Table S7 List of primers.
Plants were either grown in soil or cultivated in vitro on plates containing 2.20 g/l synthetic Murashige and Skoog (MS) (Duchefa) medium, pH 5.7, and 8 g/l agar. For transgenic seeds selection, 30 μg/l hygromycin were added. For fip37-4 mutants or derivatives, experiments were carried out on plates containing 4.41 g/l MS medium, pH 5.7, 1% sucrose, and 8 g/l agar; 9-d-old seedlings were collected under a microscope. In growth chambers, the conditions are 20°C, 60–75% hygrometry with a 16-h light/8-h dark photoperiod (100 μE m−2 s−1 light [fluorescent bulbs with white 6500K spectrum, purchased from Sylvania]).

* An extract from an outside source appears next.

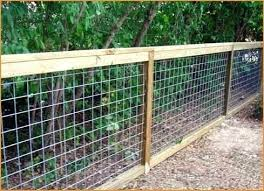 Chicken Wire Fence For Garden Chicken Wire Fence How To Install Chicken Wire Fence Around Garden Chicken Wire Fence Diy Dog Fence Backyard Fences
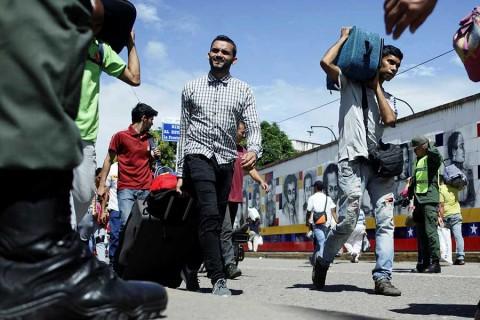 Más venezolanos huyen tras reelección de Maduro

For in vitro culture, the seeds were surface-sterilized, sown on plates, incubated for 48 h at 6°C in the dark, and placed in a growth cabinet at 20°C with a 16-h-d/8-h-dark cycle and 130 μE m−2 s−1 light (LEDs with white 4500K spectrum, purchased from Vegeled).
Generation of transgenic plants
To generate AT4G30580/70m and AT1G71340/30m reporters, the corresponding genomic sequences were amplified using TL3437(KpnI)-TL3436(BamHI) and TL3438(KpnI)-TL3439(BamHI) primer pairs, @ respectively. After sequencing, the corresponding fragments were introduced in a binary vector (CTL639) containing a 4cMyc tag in front of a NosT terminator and the hygromycin resistance gene driven by a 35S promoter (CTL235). The obtained plasmids were used to transform nerd-1 plants via Agrobacterium transformation.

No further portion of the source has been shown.